US central bank policymakers agreed in their comments that they believe there is an urgent need to curb inflation, even if their increasingly hawkish policy means higher unemployment.
The past weeks marked a turning point for financial markets, which clung for most of this year in the hope that the Federal Reserve would reverse course next year and cut interest rates in the face of slowing growth and high unemployment.

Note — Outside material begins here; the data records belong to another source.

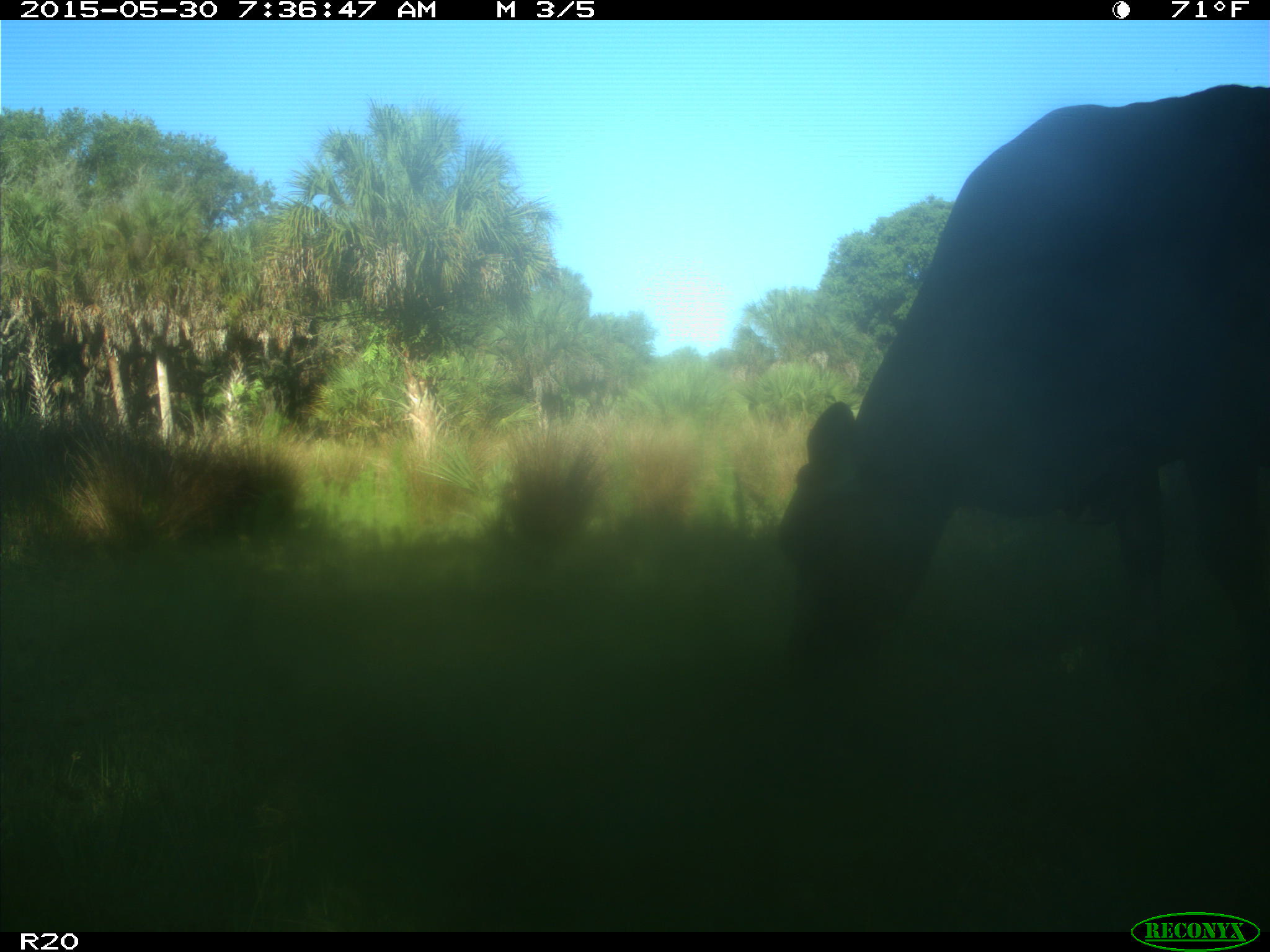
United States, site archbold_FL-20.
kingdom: Animalia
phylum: Chordata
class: Mammalia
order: Artiodactyla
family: Bovidae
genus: Bos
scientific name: Bos taurus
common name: domestic cow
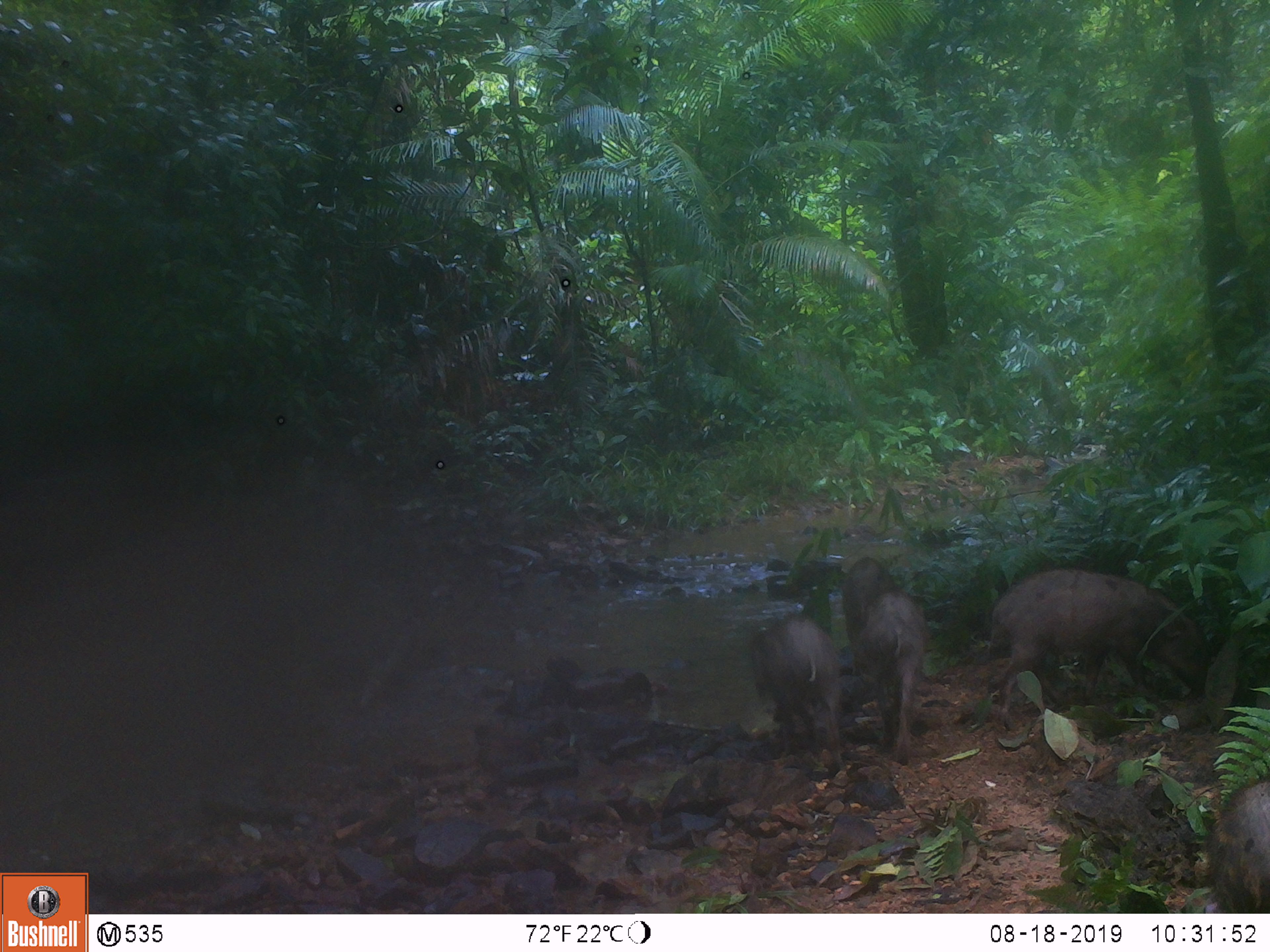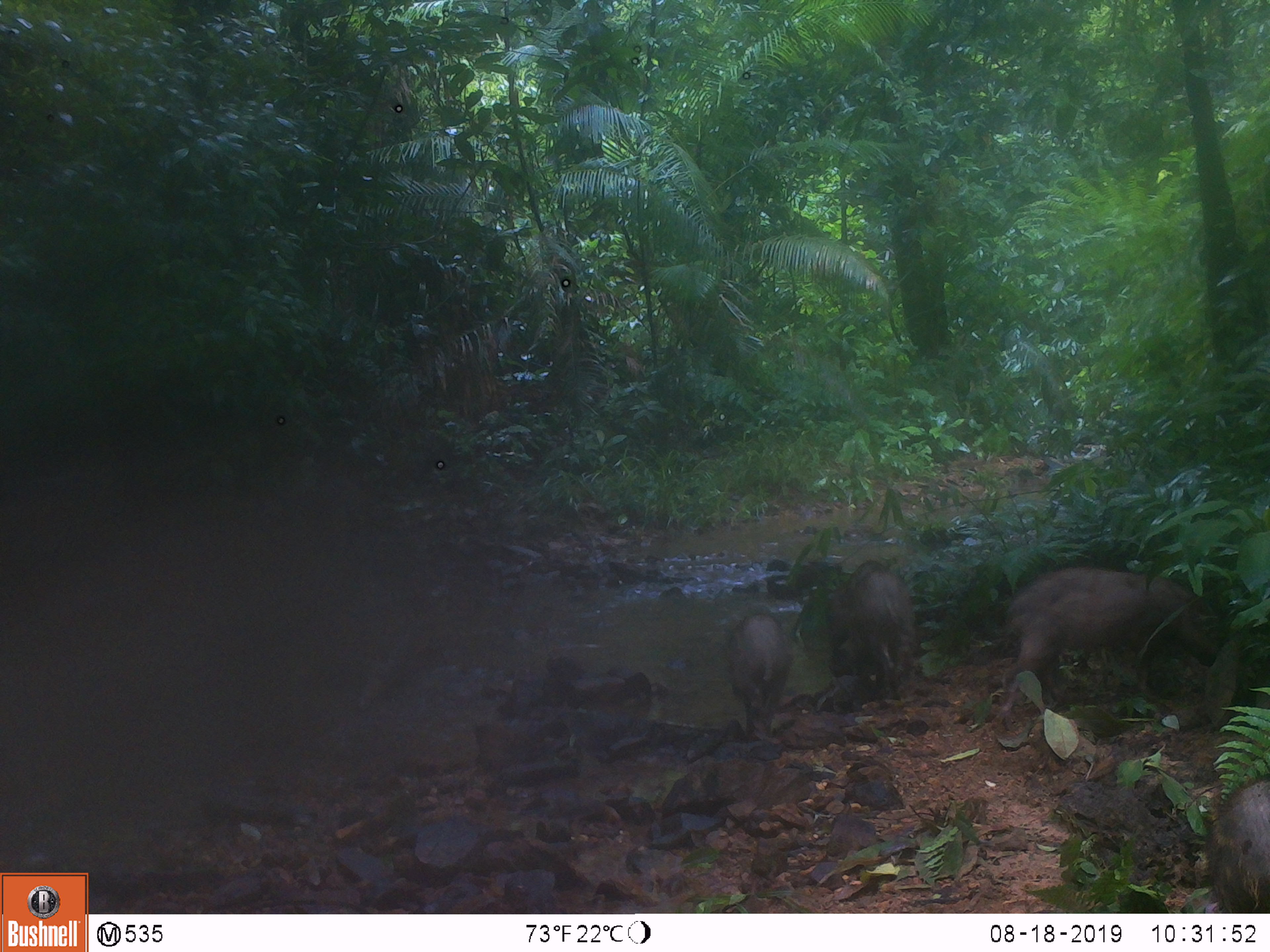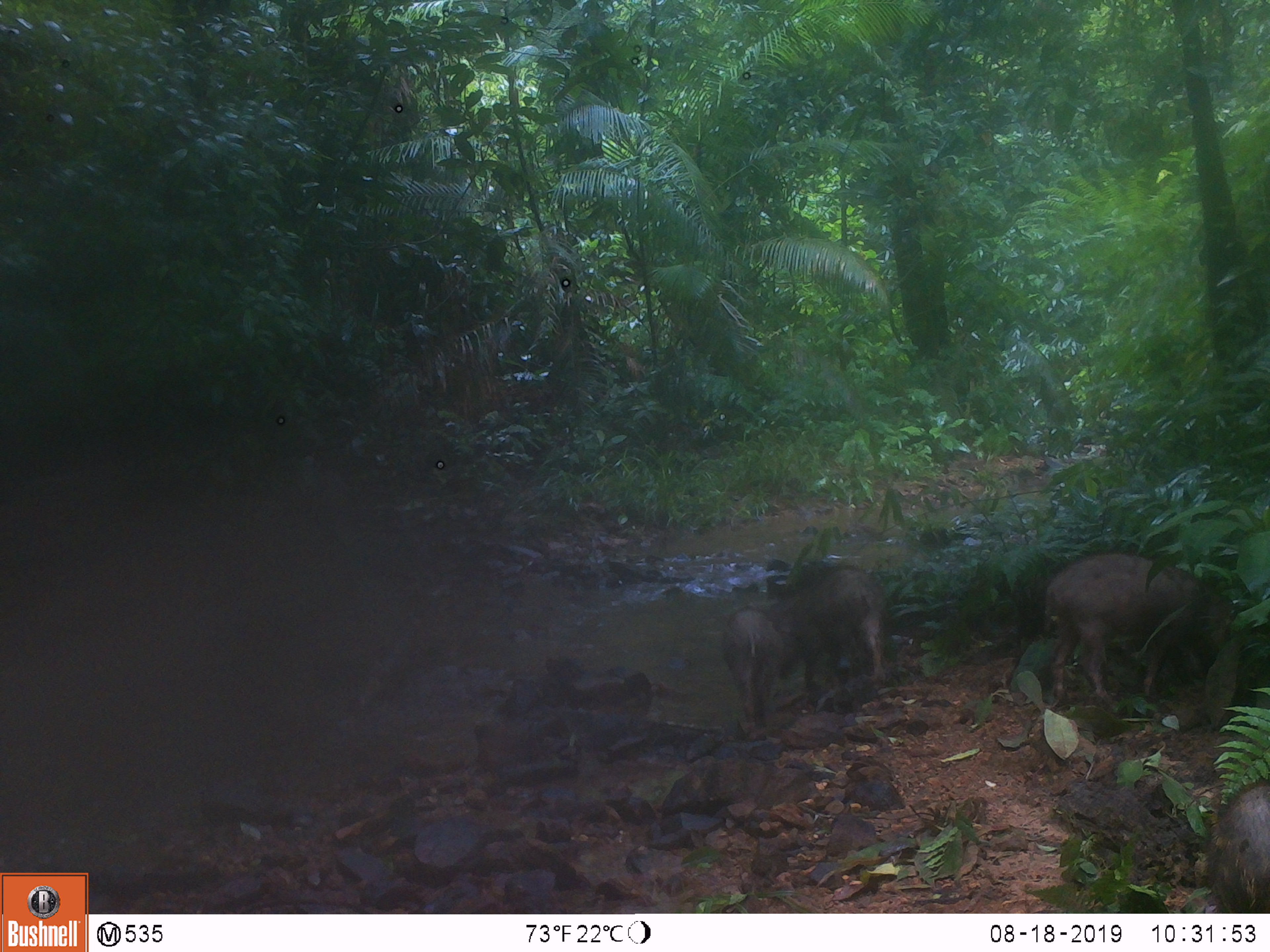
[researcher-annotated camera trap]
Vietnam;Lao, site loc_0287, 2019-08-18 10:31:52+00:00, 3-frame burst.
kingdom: Animalia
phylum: Chordata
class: Mammalia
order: Artiodactyla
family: Suidae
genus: Sus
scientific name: Sus scrofa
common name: eurasian wild pig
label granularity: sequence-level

Federal Reserve officials have publicly rejected this forecast, saying they expect to keep interest rates high for some time, even following they are finished.
The markets tried to absorb the hard-line policy of the Council, but the direct effects appeared in the catastrophic losses of the US stock markets, the rapid rise in government debt returns and the rise of the dollar, which exacerbated the bad conditions in foreign markets.
Policy makers’ expectations, released at last month’s meeting, show that the target rate is currently in the range of three percent and 3.25 percent, the highest level since 2008, to rise to the range of 4.25 percent and 4.50% by the end of the year and then end year 2023 with a range of 4.50 percent and 4.75 percent. Forecasts for the end of 2022 indicate that a further increase of 75 basis points is likely to be applied at the remaining two central bank meetings this year.
Recent inflation data showed little improvement despite the Federal Reserve’s harsh tightening of policy, despite its announcement of a 75 basis point interest rate hike in June and July, and the labor market remains strong with wages rising sharply as well.